I'm wondering if there's a way to process knitr code chunks in an RMarkdown document asynchronously.
Here's what I have in mind: imagine a document containing a complex data analysis broken down into several code chunks, several of which contain code that is complex and therefore slow to run. These code chunks don't have any dependency on each other, and their output is either a plot, a table, or some other numerical result, but not any data object that is used by any other code chunk.

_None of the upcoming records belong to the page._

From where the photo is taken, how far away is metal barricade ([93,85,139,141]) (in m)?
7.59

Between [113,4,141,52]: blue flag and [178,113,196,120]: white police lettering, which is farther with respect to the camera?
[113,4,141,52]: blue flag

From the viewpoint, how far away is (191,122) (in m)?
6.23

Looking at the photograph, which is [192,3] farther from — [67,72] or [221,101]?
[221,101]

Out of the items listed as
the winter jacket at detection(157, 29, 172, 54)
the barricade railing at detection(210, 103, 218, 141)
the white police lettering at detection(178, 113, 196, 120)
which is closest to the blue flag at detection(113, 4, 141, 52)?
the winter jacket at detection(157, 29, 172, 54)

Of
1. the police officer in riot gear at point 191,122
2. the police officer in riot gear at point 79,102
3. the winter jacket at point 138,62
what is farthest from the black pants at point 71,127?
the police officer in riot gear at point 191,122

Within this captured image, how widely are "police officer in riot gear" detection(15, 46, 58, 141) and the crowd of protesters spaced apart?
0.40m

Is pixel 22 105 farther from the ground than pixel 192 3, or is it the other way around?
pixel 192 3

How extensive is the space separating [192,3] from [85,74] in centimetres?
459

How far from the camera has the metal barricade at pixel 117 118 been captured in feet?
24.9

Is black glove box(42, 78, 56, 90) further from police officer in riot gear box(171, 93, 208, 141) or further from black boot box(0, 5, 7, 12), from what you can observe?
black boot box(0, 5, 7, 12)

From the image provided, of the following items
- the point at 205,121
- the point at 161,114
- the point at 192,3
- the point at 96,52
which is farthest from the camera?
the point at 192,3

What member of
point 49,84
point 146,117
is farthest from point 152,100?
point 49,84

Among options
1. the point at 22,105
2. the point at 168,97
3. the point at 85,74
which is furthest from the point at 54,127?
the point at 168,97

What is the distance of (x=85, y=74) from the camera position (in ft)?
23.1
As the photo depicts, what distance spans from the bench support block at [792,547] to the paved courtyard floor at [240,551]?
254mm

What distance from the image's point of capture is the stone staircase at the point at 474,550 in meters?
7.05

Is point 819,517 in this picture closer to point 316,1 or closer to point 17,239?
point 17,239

It would be great if I could parallelise the processing of these code chunks. Typically, knitr processes each code chunk sequentially, consequently, it might be that there are several code chunks that are held-up in a queue behind a code chunk that is slow to process. R packages like future and promises enable asynchronous programming, and I was wondering if perhaps this could be leveraged to process knitr code chunks in parallel in the same way. I'm aware that I can likely put the slow code chunks in separate Rmd files and then in a code chunk call knitr::knit_child
in a future::future_map
call, but it would be nicer to keep everything together in the same file. I'm also aware that is possible to specify child documents using the child
option in a code chunk. Moreover, I'm aware that I can reuse code chunks by calling them by name using the ref.label
option. So what I'm wondering is whether there's any way to hijack any of this functionality (probably using future) so that there is delayed rendering of code chunk output while execution passes to subsequent code chunks. Or something like that. Just exploring the space of possibilities for moving beyond sequential computation of code chunks in knitr and using multicore or multisession processing.